Dès son premier discours en tant que pape, Léon XIII se présenta comme un « fils » d'Augustin, dont il citait fréquemment les écrits. Avant son accession au pontificat, Robert François Prévost, alors supérieur de l'ordre des Apôtres, s'était rendu deux fois en Algérie.

Mardi, le pape se rendra à Annaba, ville du nord-est de l'Italie – anciennement la cité romaine d'Hippone – où vécut le saint dont les « Confessions » autobiographiques constituent une œuvre majeure de la tradition chrétienne.
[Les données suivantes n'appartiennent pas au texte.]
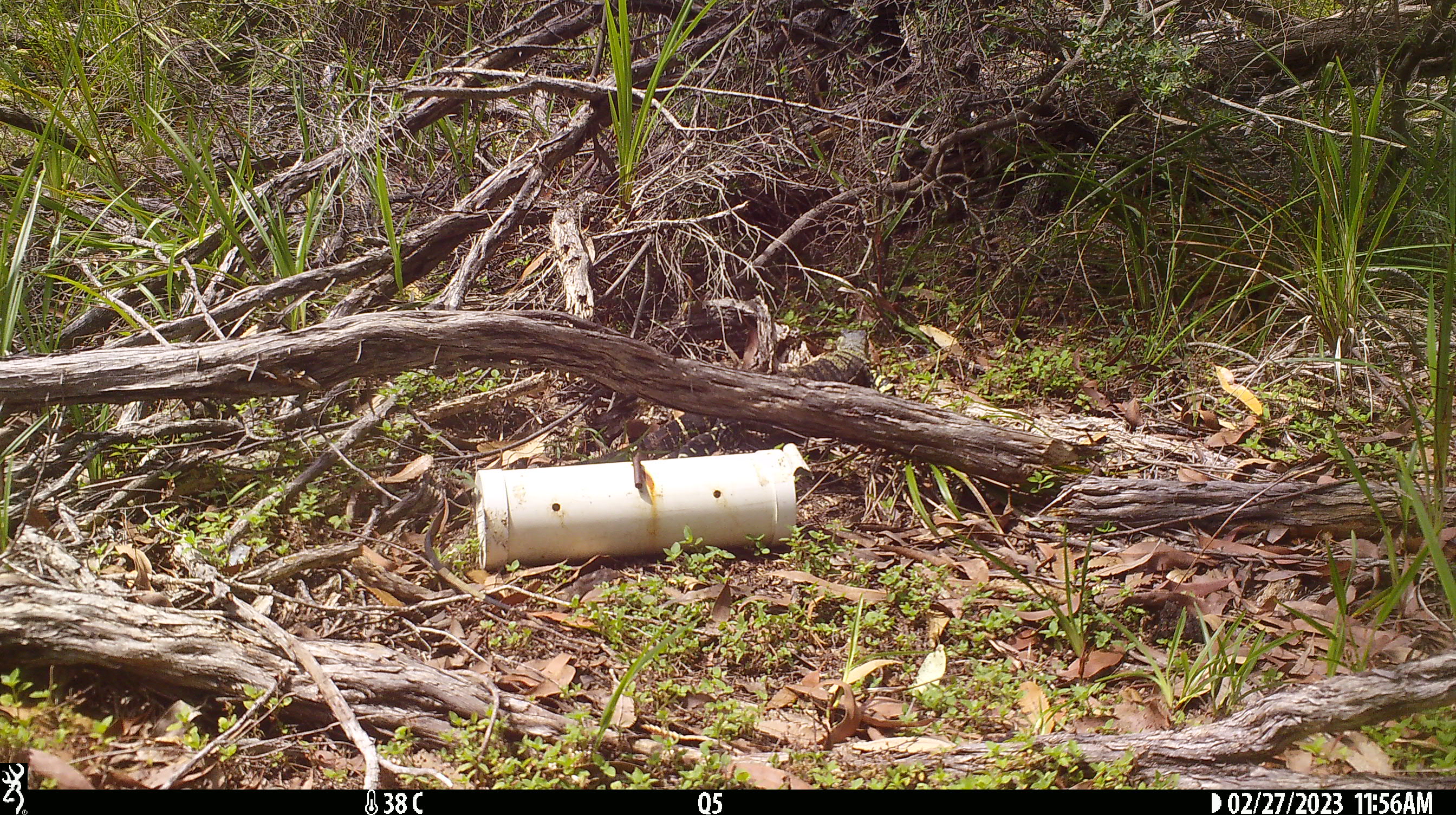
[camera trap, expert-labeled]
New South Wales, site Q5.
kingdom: Animalia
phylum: Chordata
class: Reptilia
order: Squamata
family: Varanidae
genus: Varanus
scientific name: Varanus varius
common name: lace monitor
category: goanna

Le père Fred Wekesa, recteur de la basilique Saint-Augustin d'Annaba où Leo célébrera la messe, a déclaré que la visite prochaine du pape apporterait à ses quelques fidèles un « message d'encouragement et de solidarité ».

- « Capable de paix » -

Le programme de lundi comprend également une visite de la Grande Mosquée d'Alger – avec le minaret le plus haut du monde – et de la basilique Notre-Dame d'Afrique, qui surplombe la baie d'Alger.

Leo prévoit de prier en privé dans la chapelle dédiée aux 19 prêtres et religieuses assassinés pendant la guerre civile algérienne de 1992-2002.

Le pape ne se rendra cependant pas au monastère de Tibhirine, dont les moines ont été enlevés et assassinés en 1996, un événement qui reste encore nimbé de mystère.

Wekesa a déploré les ombres encore projetées par la sanglante guerre civile algérienne, au cours de laquelle 200 000 personnes ont été tuées dans le conflit entre islamistes et forces de sécurité.

Bien que certains continuent de percevoir l'Algérie « à travers le prisme des "années sombres" », la visite de Leo permettra au monde de constater « l'hospitalité et la générosité du peuple algérien », a déclaré Wekesa.

« Nous sommes capables de vivre ensemble en paix. »

Bien que la constitution algérienne garantisse la liberté de culte, sous certaines conditions, les organisations de défense des droits humains affirment que la répression des minorités religieuses se poursuit.

Trois organisations de défense des droits humains ont appelé Leo la semaine dernière à insister sur cette question lors de sa visite.